Cotton t-shirts. You know the drill if you’ve ever worn 100% cotton in blazing sun. Crisp and fresh for approximately eleven minutes, then damp, clingy, and not cute for the rest of the day.
The all-white romper. I had big dreams for this one. Windswept ferry ride to Capri, romper billowing dramatically, main character energy. Instead I learned two things fast: public ferry restrooms are not designed for one-piece anything, and white fabric plus a boat plus a breeze equals a walking dirt magnet. Beautiful in theory, but not practical.

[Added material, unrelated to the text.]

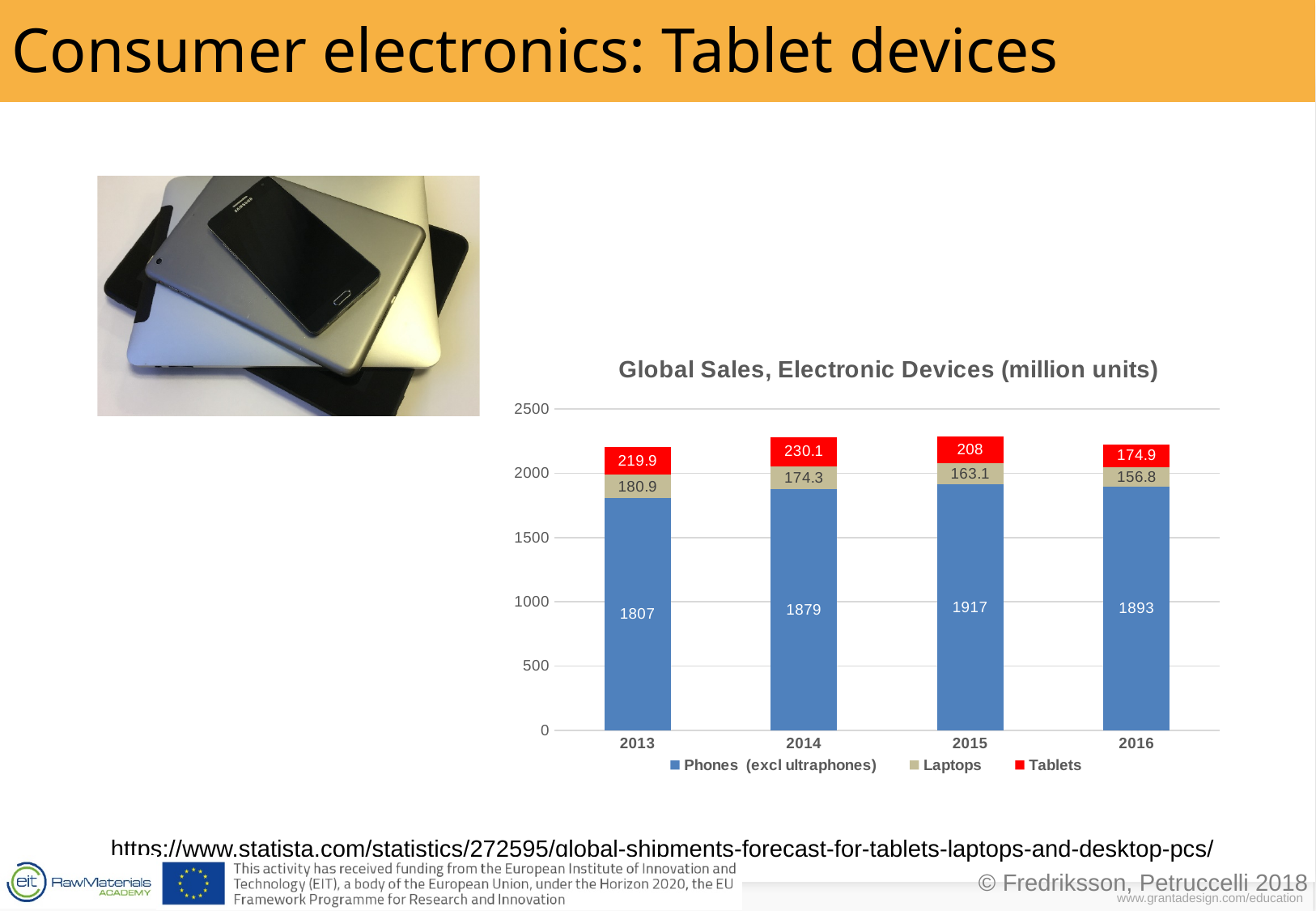
In which year is the Laptops value lowest? 2016 What is the total of the stacked bar for 2013? 2207.8 What is the difference between the Tablets values for 2014 and 2016? 55.2 What is the value for Laptops in 2016? 156.8 Which is larger, the Phones (excl ultraphones) value in 2013 or in 2016? 2016 What is the value for Tablets in 2014? 230.1 In which year is the Tablets value highest? 2014 What is the value for Phones (excl ultraphones) in 2015? 1917 How many series does the legend list? 3 What kind of chart is shown on the slide? Stacked bar chart Do the Laptops values rise or fall from 2013 to 2016? Fall How many years are shown on the x axis? 4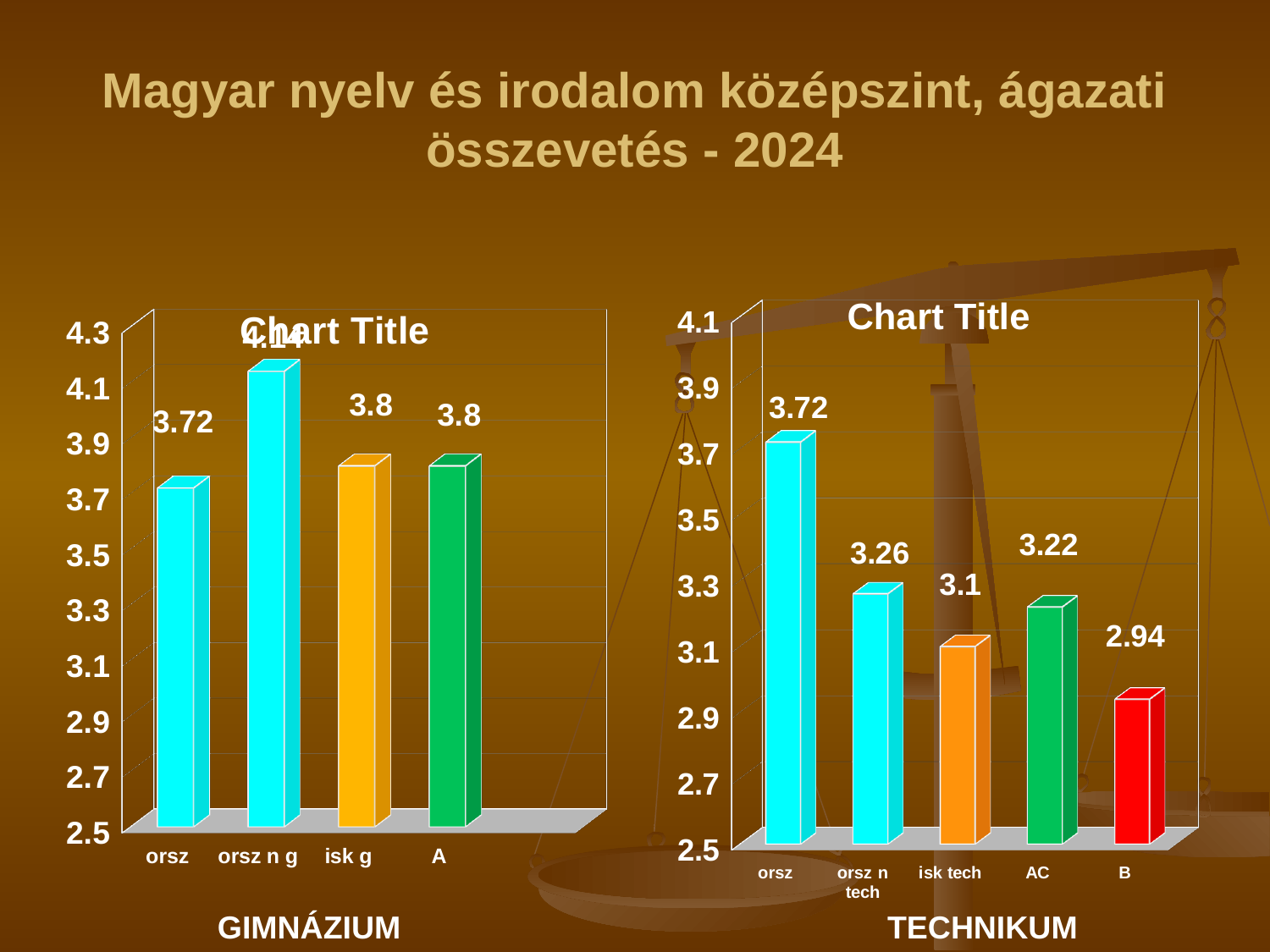
In the right chart (TECHNIKUM), which category has the highest value? orsz In the left chart (GIMNÁZIUM), what is the value for orsz n g? 4.14 In the left chart (GIMNÁZIUM), which category has the lowest value? orsz In the right chart (TECHNIKUM), what is the value for AC? 3.22 How many bars are in the right chart (TECHNIKUM)? 5 In the right chart (TECHNIKUM), which is larger, orsz n tech or isk tech? orsz n tech In the left chart (GIMNÁZIUM), what is the value for isk g? 3.8 In the right chart (TECHNIKUM), what is the difference between orsz and B? 0.78 In the left chart (GIMNÁZIUM), what is the difference between orsz n g and orsz? 0.42 In the right chart (TECHNIKUM), which category has the lowest value? B In the right chart (TECHNIKUM), what is the value for B? 2.94 What type of chart is the left chart (GIMNÁZIUM)? bar chart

Wedge sandals. At 5’1”, I like a little heel height for most vacations. It’s an easy way to add polish and a few inches of leg. But Sorrento and the Amalfi Coast are basically one long, uneven cobblestone obstacle course. One evening walk to dinner told me everything I needed to know. My wedges spent the entire trip in my suitcase, judging me quietly.

What I Wore on Repeat
Sleeveless moisture-wicking tops. My MVP, hands down. I packed several racerback tanks from Athleta and reached for them daily. They paired beautifully with shorts or a skirt, kept sweat off my skin, and somehow still looked polished enough for a glass of Prosecco at golden hour.
Flowy shorts. Most of my shorts were standard cotton chinos, which got sweaty and wrinkled fast. But one lightweight, flowy pair from Ann Taylor, slightly longer than I’d normally wear, with a paper bag, wide-belted waist, became my daily uniform. Cool, breathable, and easy to dress up with sandals and a colorful tank.

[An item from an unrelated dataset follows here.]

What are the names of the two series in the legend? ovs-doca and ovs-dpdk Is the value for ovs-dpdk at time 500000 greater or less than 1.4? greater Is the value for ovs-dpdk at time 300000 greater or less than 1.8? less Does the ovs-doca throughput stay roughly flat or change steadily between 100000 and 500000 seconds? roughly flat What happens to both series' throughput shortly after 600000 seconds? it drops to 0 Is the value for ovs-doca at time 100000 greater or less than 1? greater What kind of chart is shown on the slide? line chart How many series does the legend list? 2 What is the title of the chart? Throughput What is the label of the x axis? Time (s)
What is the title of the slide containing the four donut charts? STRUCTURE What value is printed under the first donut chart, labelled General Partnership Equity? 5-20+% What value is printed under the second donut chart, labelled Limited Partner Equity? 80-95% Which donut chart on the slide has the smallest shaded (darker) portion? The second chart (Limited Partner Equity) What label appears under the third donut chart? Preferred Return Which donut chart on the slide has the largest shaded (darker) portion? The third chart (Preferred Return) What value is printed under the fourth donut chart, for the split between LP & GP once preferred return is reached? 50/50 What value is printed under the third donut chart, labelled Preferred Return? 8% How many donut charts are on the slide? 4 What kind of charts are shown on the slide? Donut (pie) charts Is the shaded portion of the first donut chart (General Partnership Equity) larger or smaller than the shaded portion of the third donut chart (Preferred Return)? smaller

Flowy dresses. A must for a summer trip to Italy. A few lightweight, breezy dresses kept me looking pulled together for dinner without a drop of extra effort or heat.

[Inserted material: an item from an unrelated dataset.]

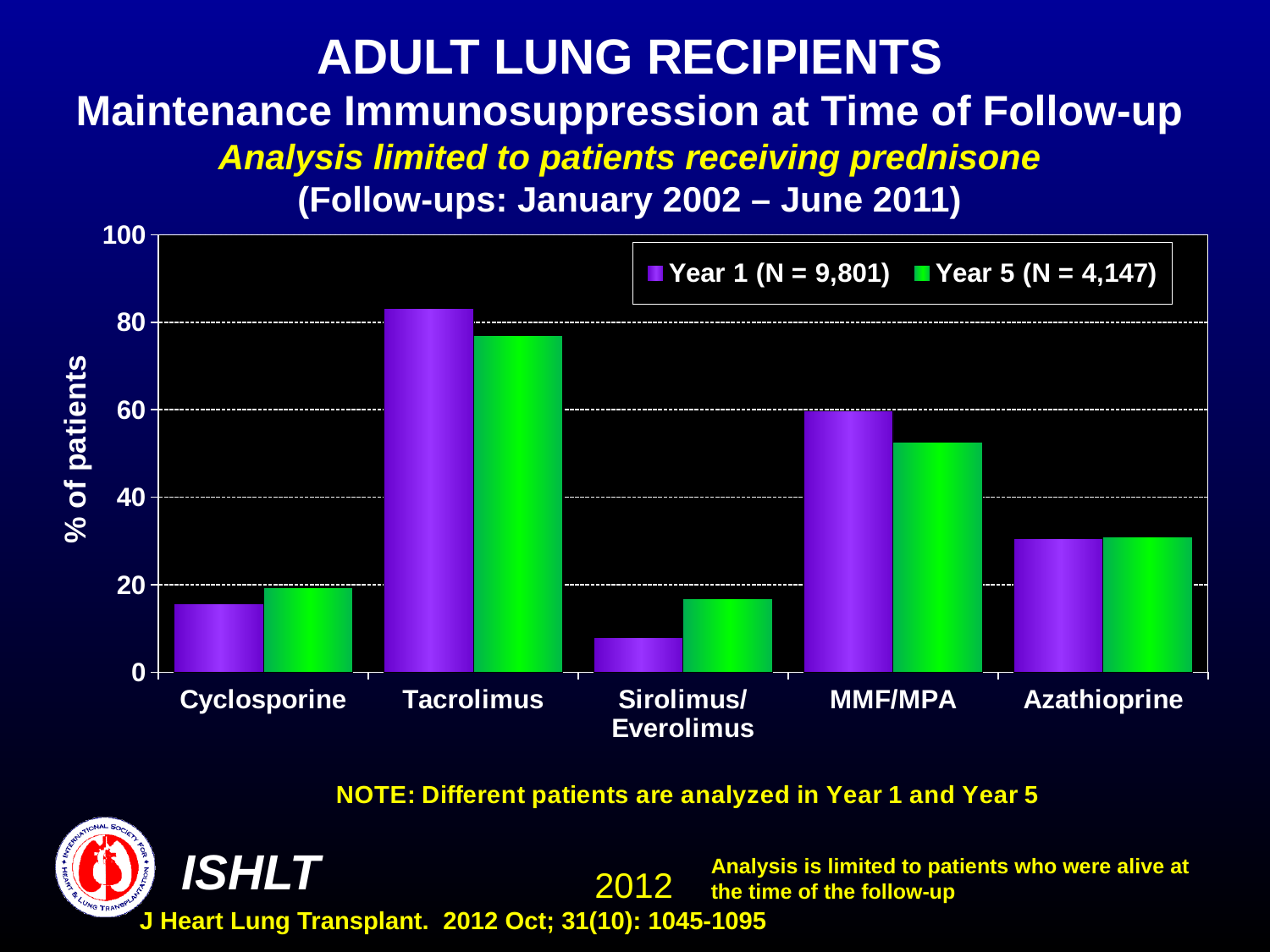
Is the Year 1 value for Azathioprine greater or less than 20? greater How many series does the legend list? 2 For Tacrolimus, which is larger: the Year 1 value or the Year 5 value? Year 1 Which drug has the lowest Year 1 value? Sirolimus/Everolimus What kind of chart is shown on the slide? bar chart Is the Year 5 value for MMF/MPA greater or less than 60? less Which drug has the highest Year 1 value? Tacrolimus For Cyclosporine, which is larger: the Year 1 value or the Year 5 value? Year 5 Is the Year 1 value for Tacrolimus greater or less than 80? greater What is the N given in the legend for Year 1? 9,801 How many drug categories are shown on the x axis? 5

A white gauze button-down. I almost left this one home, and thank goodness I didn’t. A long sleeve shirt for a 90-degree trip felt counterintuitive, but it turned out to be one of the most versatile pieces I packed. It shielded my arms from the sun on long walks, kept me comfortable in the occasional air-conditioned restaurant, and paired effortlessly with everything from shorts to skirts. No wonder you see it on so many chic Italian women (and men). It just works.

My Real Talk Packing Tips for Hot Weather Travel
If you’re planning a trip to Italy’s southern coast, or really any hot, humid destination this summer, here’s what I’d tell a girlfriend over coffee:
• Check the “feels like” temperature, not just the forecast. Humidity will humble you and so will your photos. Pack for five to ten degrees hotter than what the app tells you.
• Fabric matters more than the trend. Moisture-wicking and linen-blend fabrics will always outperform cotton and crepe once real heat sets in, no matter how good it looks on Insta.
• Save the all-white looks for photos, not ferries. If you’re hopping between towns by boat, save the pristine white pieces for dinner and pack something more forgiving for transit days.
• Test your shoes on cobblestones before you go, if you can. If you can’t, prioritize a flat sandal with real grip. Your ankles will thank you.
• Pack one long sleeve, lightweight piece. It sounds wrong for summer, but a gauze or linen button-down is a sun shield, an AC backup, and a styling multitasker all in one.
Pack smart, stay cool, and save the wedges for a rooftop bar back home. Trust me on this one.